- [SUPPLIED DATA]:
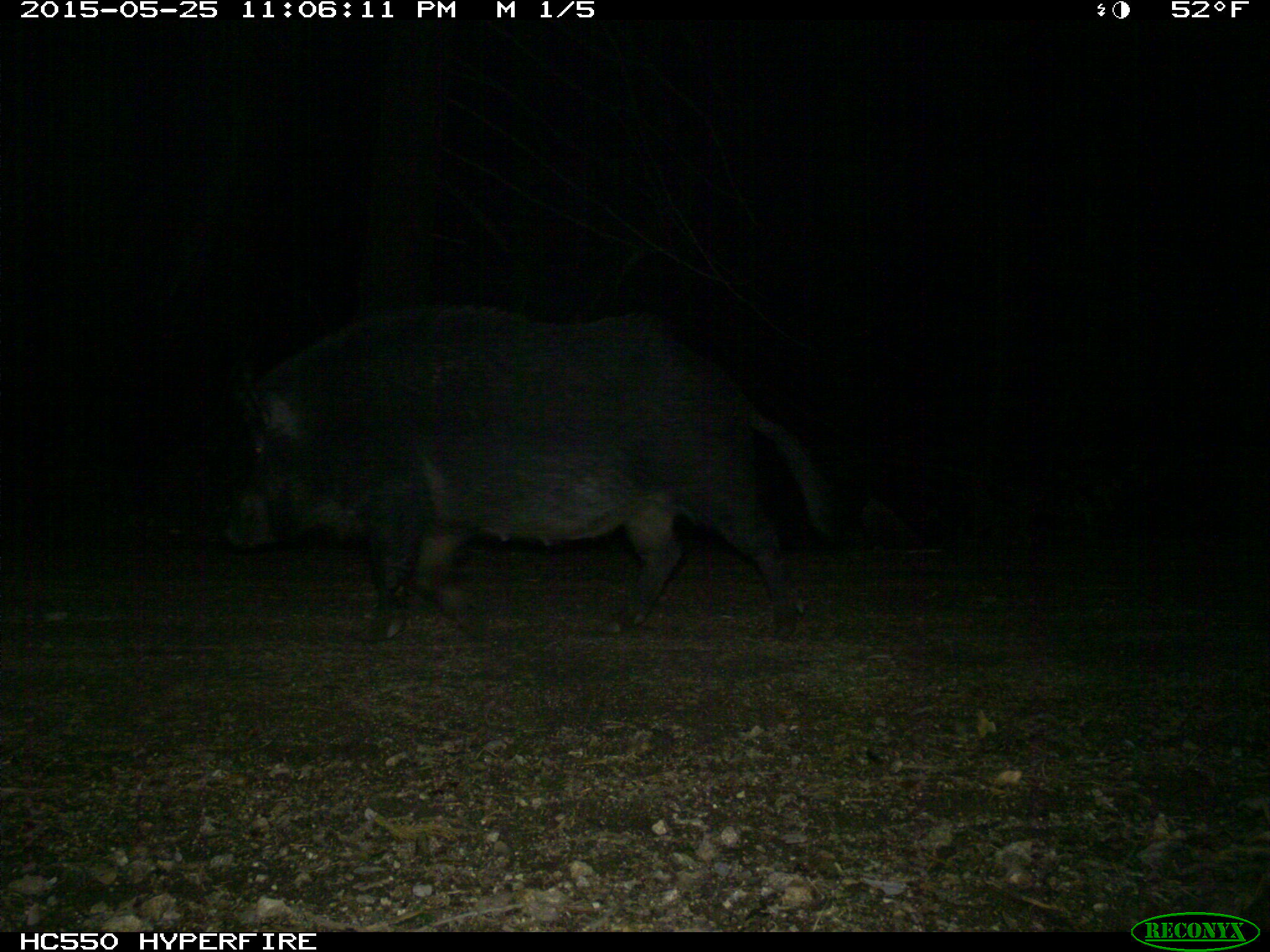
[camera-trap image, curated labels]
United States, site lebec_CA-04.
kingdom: Animalia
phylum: Chordata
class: Mammalia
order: Artiodactyla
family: Suidae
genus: Sus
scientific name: Sus scrofa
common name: wild boar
Sus scrofa (wild boar).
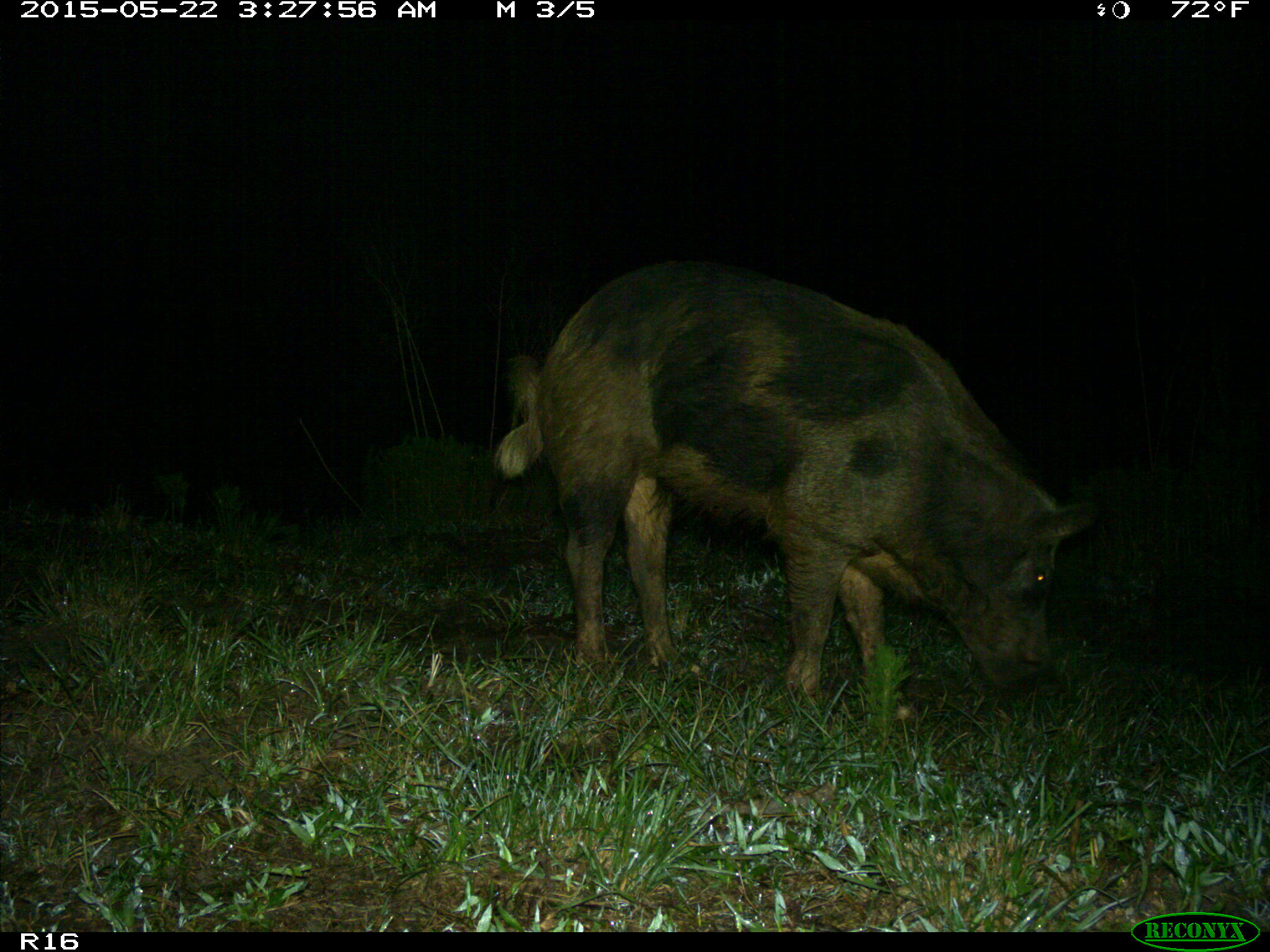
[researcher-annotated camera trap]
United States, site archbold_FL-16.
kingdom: Animalia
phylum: Chordata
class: Mammalia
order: Artiodactyla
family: Suidae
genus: Sus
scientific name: Sus scrofa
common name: wild boar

- [TASK DETAILS]: Look through the entries above, find each line containing "States", and copy it.

- [RESULT FOR THIS EXERCISE]:
United States, site lebec_CA-04.
United States, site archbold_FL-16.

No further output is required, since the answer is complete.